FRONTAGE AS PEDAGOGIC DEVICE, TYBURN RIVER

This research provides an alternative to the dominant, consumerist retail environments that characterises London’s Oxford Street, where there is a disconnect between products and their production. This is achieved by introducing a transparent production line for the fashion industry, along the route of the historic Tyburn River. Acting as a place in which the public can view and discover the full process of garment creation from raw materials to completion.

Fashion and architecture are two fields that can exist independently from one another, they have their own individual functions, material construction and techniques. However, there are commonalities in both industries that this project aims to place focus on. They meet in their spatial design by providing shelter, reflecting an aesthetic or style and providing a mask/façade or frontage. Where these commonalities meet, there are opportunities for the two industries to inspire one another. Fashion inspired by architecture for example, often includes exaggerated proportions, geometric shapes and angles.

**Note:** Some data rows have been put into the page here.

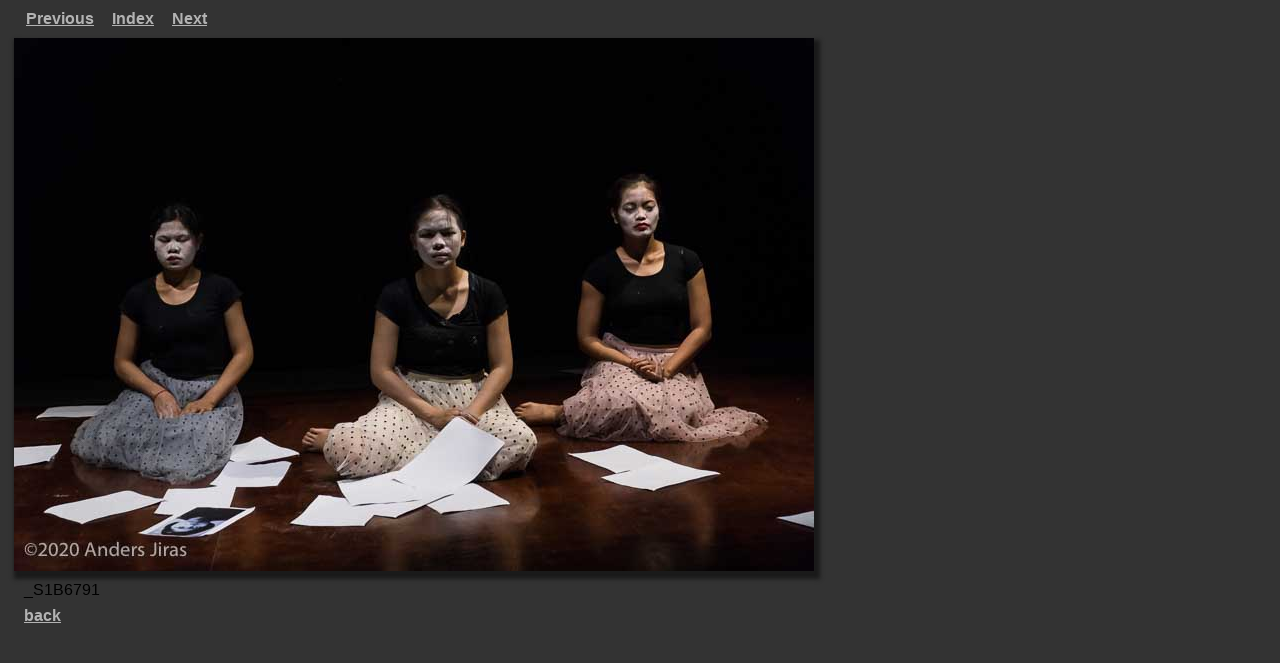

--- FILE ---
content_type: text/html; charset=UTF-8
request_url: https://jiras.se/nca/sronoh/sronoh2/content/_S1B6791_large.html
body_size: 586
content:
<!DOCTYPE html>
<html lang="en">
<head>
	<meta charset="utf-8">
	<meta name="viewport" content="width=device-width, initial-scale=1">
	<title>Sronoh 2</title>
	<link rel="stylesheet" href="../../../../css/imageonly2.css">
</head>
<body>
<div id="wrapper_large">
	<div class="detailNav">
		<table>
			<tr>
				<td><a href="_S1B6784_large.html">Previous</a></td>
				<td><a href="../index.html">Index</a></td>
				<td><a href="_S1B6795_large.html">Next</a></td>
			</tr>
		</table>
	</div>
	<div>
		<a href="_S1B6795_large.html">
<img src="images/large/_S1B6791.jpg" alt=""></a>
	</div>
	<div id="detailCaption">
		_S1B6791
	</div>
	<div id="contact">
		<p>
			<a href="../index.html">back</a> 
		</p>
	</div>
</div>
</body>
</html>

--- FILE ---
content_type: text/css
request_url: https://jiras.se/css/imageonly2.css
body_size: 582
content:
body
{
	text-align: left;
	max-width: 100%;
	font-size: 100%;
	font-weight: normal;
	background-color: #333;
	font-family: Arial, Helvetica, Verdana, sans-serif;
	hyphens: auto;
    word-wrap: break-word;
    text-rendering: optimizeLegibility;
    font-kerning: normal;
}

p { color: #b3b3b3; }
td { padding: 0 0 0.5em 1em; }

img
{
	max-width: 100%;
	box-shadow: 3px 5px 4px 3px #1A1A1A;
	height: auto;
	margin-left: 0.5%;
}

a
{
	text-decoration: underline;
	color: #b3b3b3;
	cursor: pointer;
	font-weight: 700;
}

a:hover
{
	color: #6eecfc;
	font-weight: 700;
}

/*a:active { color: #C8362D; }*/

/*a:visited { color: #27B736; }*/

ul { list-style-type: none; }
#detailCaption
{
	color: #000;
	margin: 0.4em 0 0 1em;
}

.tcolor { color: #b3b3b3; }
#contact { margin: -0.5em 0 0 1em; }

.nav {
	margin: 0.5em 0.5em;
	display: inline;
}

These proposals use the craft of a garment to provide the source of inspiration for the façade architecture of the street. The design of the street functions as a pedagogic device aimed at crafting garments focusing on the quality of hand-made garments. By placing an aesthetic as a common factor in the making and craft of a garment and the design of the building façade, the architecture will construct an underlying spatial meaning, that guides an individual through the garments production while also facilitating individual makers and craftsmen allowing the display of their craft to a wider audience. Questions over the value and significance of clothing in our culture have been addressed through the research of consumerist trends and the language of cosmetics in architecture over recent decades. An overarching aim is to address the current climate and trends in consumerist retail and fast fashion by promoting a more sustainable ethos of fashion creating and retailing; allowing both the conscious and unconscious individual an alternative to their current shopping habits. By highlighting the production methods involved in garment manufacture and creation, it is hoped that the value and significance placed on clothing can be altered and lead to new and more sustainable models of production and retail.

Barbara Huszar and Samuel Langley, UCL MA AHUE 2019/20


TYBURN RIVER: A RIVER REIMAGINED

London’s built landscape has been adapted and developed over the course of thousands of years. Yet despite widespread urban change, the natural geography of the land on which the city is built is still evident in London today, through both visual and physical geographical features and the existing urban form of the city.

London has always had a reciprocal relationship with its rivers and waterways. The River Thames, the dominant feature of the city’s geography acts as the main artery flowing west to east cutting across the London Basin. The Thames was once much wider and shallower and has since been heavily embanked as pressures of development have altered the geography of the city. The River Tyburn, a smaller tributary of the Thames, now lays below ground, tunnelled and resembling a city sewer, rather than the rural stream that it once was. It was these pressures and the growing need to expand the city during the 18th and 19th centuries that saw the Tyburn built over and in some places diverted. Today the route of the river Tyburn seems increasingly disconnected and has become hidden and peripheral to the city.

The aim of this research is to develop a vision for this largely disused and underutilised piece of city, encompassing the entire route of the known position of the subterranean Tyburn River. In doing so, proposing a new and strengthened navigable route through the city.

Key themes include an historical analysis of the route, recording historic development of the site through map progression and desk-based research. An evidence-based grounding in analysis and research informs the development of design proposals for the site’s public realm, and design strategy. Lastly a study of the opportunities and constraints of the neighbourhoods that the Tyburn passes through provides a basis on which site-specific design interventions can be proposed.

Samuel Langley, UCL MA AHUE 2019/20


GUIDANCE ON SHOPFRONTS, TYBURN RIVER

This research explores the idea of a comprehensive design guide for independent shop owners. Looking to attract particular audiences, it will consider our underlying human personality traits, when guiding shop owners through designing their shop fronts to attract target customers. The individual shop owner is often directly responsible for altering their store front, which can be a challenging task for someone with little or no architectural knowledge. Having found little guidance on how to treat shop front upgrades strategically, apart from limited often legal documents and guidelines aimed at professional, there was clearly a need for more accessible guidance.

This research focuses on setting out a framework to assist shop owners with shop front design through deepening their understanding of their premise and their target customers, whilst also outlining the importance of understanding the heritage of shop fronts in order to protect important architectural detailing from damage or removal when shops change hands.

To achieve this a Design Guide was set out to engage creativity and assist individuals to open their own businesses, which will ultimately serve the community. Shops have had a particularly hard time during the current climate of Covid-19, therefore the research considers the current challenges not just in the short term, but as potential long term solutions to effect the future of the way people shop. As shop design has recently become part of the language of a ‘brand’, shopfronts have to appeal to the target audience aimed to purchase the sold product or use the offered service. The research plays with the idea of considering distinctive psychological profiles to outline the way a shop owner should treat retail architecture in order to attract the right customers.